** Extracted page text data **
======

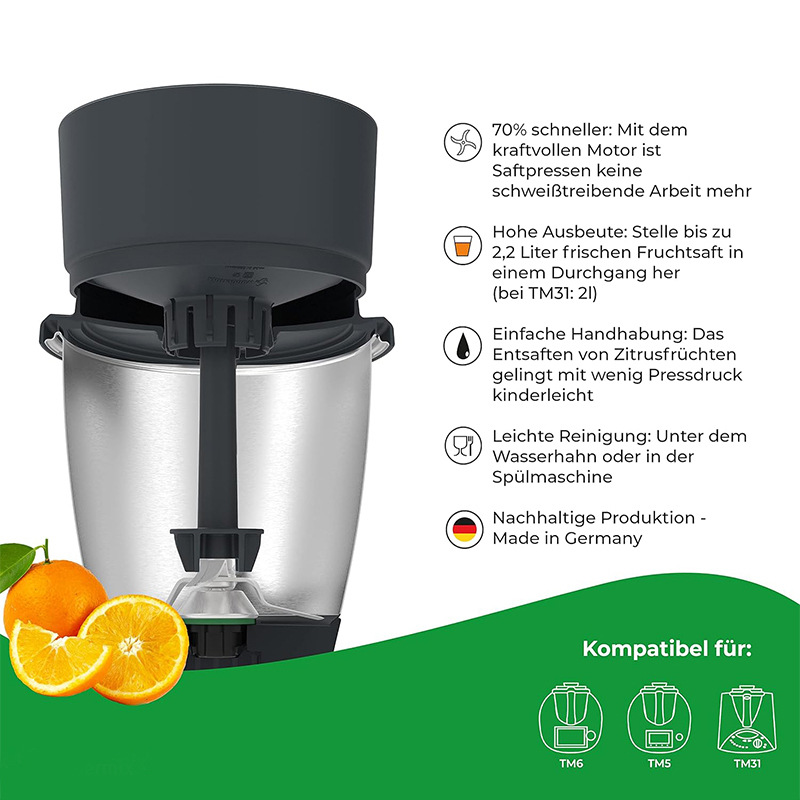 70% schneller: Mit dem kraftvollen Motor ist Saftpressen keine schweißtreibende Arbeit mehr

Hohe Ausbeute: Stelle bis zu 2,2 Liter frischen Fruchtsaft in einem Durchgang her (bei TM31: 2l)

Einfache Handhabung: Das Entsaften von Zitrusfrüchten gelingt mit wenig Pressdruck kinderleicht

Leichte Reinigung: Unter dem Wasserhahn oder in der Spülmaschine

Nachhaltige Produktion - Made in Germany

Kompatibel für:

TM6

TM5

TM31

======

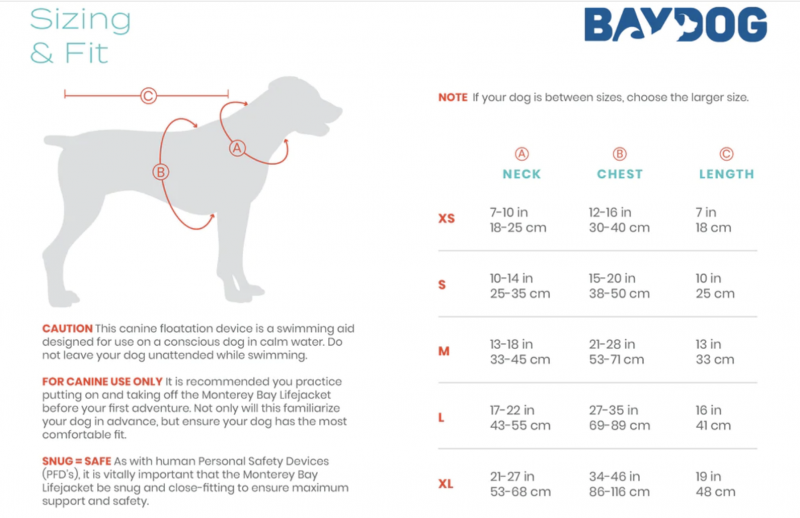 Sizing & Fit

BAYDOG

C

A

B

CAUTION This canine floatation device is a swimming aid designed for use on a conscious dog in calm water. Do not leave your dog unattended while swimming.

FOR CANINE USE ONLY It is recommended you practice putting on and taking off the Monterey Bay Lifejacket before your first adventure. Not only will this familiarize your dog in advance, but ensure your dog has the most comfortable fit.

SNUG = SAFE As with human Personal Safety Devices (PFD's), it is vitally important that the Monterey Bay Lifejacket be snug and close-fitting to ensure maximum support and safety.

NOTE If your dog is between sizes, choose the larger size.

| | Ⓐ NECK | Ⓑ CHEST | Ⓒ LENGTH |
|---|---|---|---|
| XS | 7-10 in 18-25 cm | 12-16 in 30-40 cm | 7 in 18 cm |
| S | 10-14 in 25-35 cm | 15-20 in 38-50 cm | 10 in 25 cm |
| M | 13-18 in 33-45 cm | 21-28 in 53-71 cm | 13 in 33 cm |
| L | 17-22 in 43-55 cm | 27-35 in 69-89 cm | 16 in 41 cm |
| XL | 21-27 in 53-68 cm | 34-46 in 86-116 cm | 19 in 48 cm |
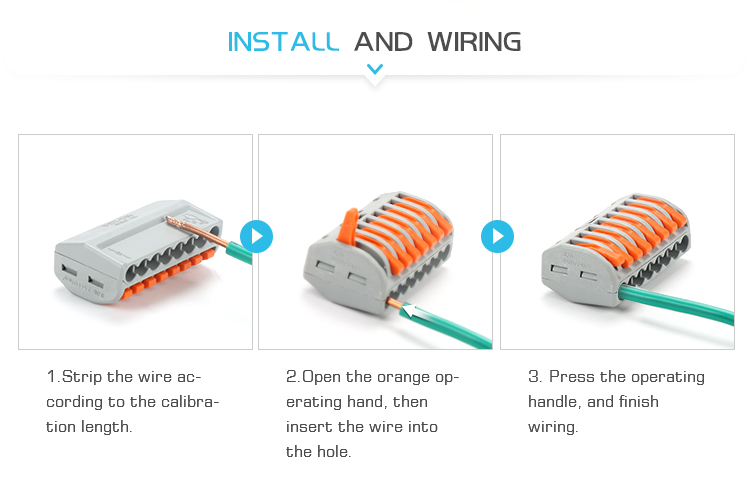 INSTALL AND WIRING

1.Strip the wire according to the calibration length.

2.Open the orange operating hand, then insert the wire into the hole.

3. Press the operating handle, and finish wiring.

======

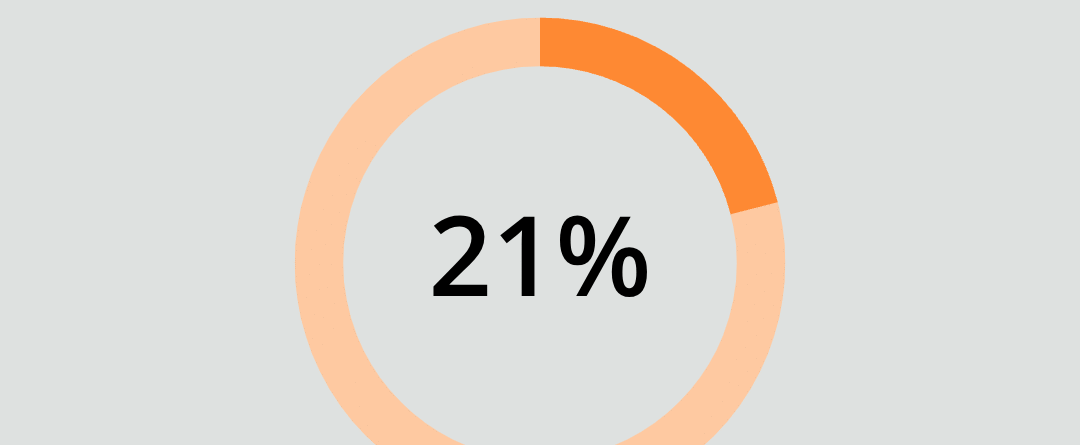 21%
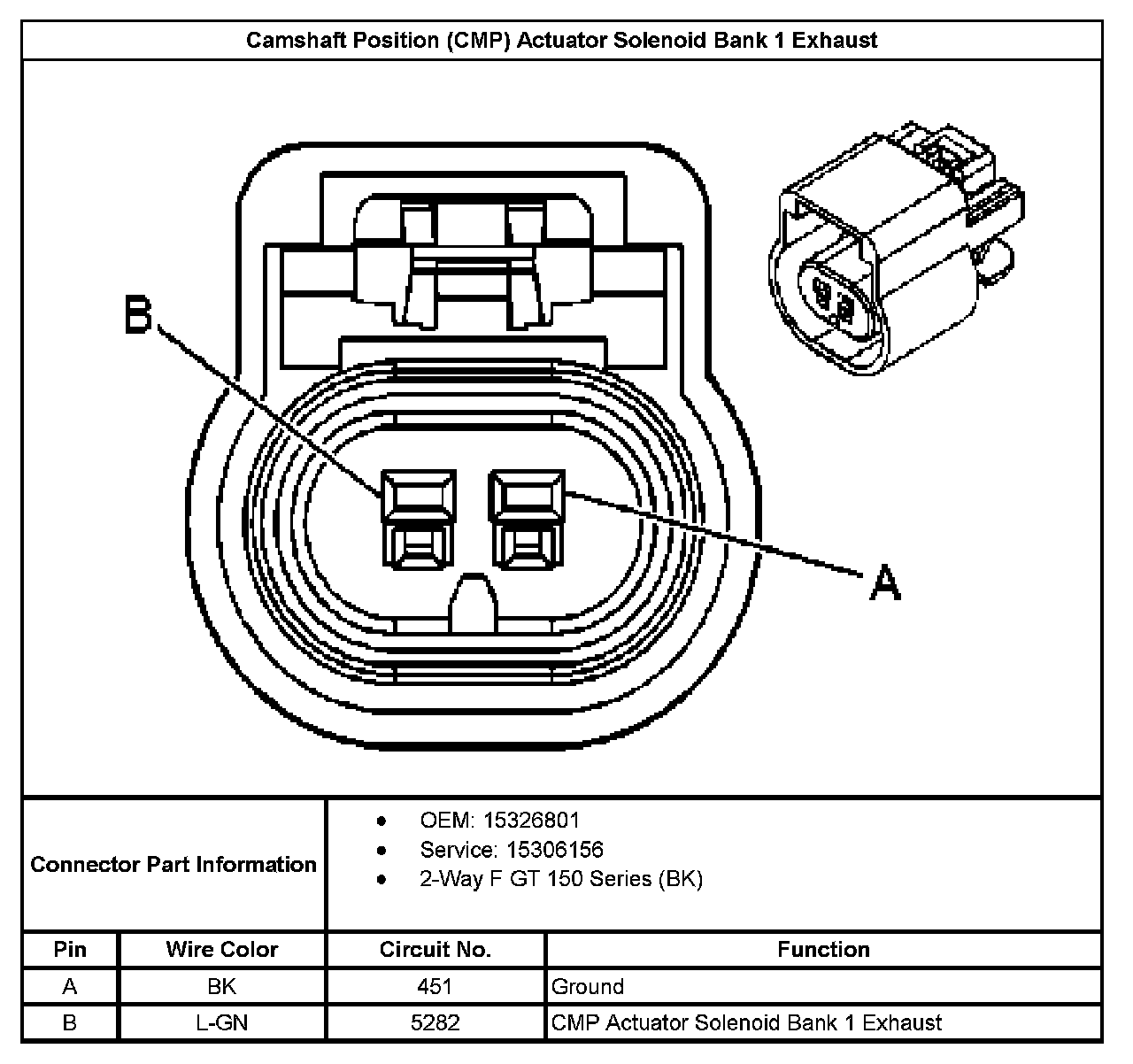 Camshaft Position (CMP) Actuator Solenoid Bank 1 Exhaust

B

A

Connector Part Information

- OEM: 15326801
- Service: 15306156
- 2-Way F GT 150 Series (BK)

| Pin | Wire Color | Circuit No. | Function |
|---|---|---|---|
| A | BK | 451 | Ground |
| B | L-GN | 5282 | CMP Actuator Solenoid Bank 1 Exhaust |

======

** WORK REQUEST **
From the entries above, print the lines beginning at the one with "451 | Ground |" and stopping after the one with "1 Exhaust |", exactly as written and with nothing else.

** EXERCISE SOLUTION **
| A | BK | 451 | Ground |
| B | L-GN | 5282 | CMP Actuator Solenoid Bank 1 Exhaust |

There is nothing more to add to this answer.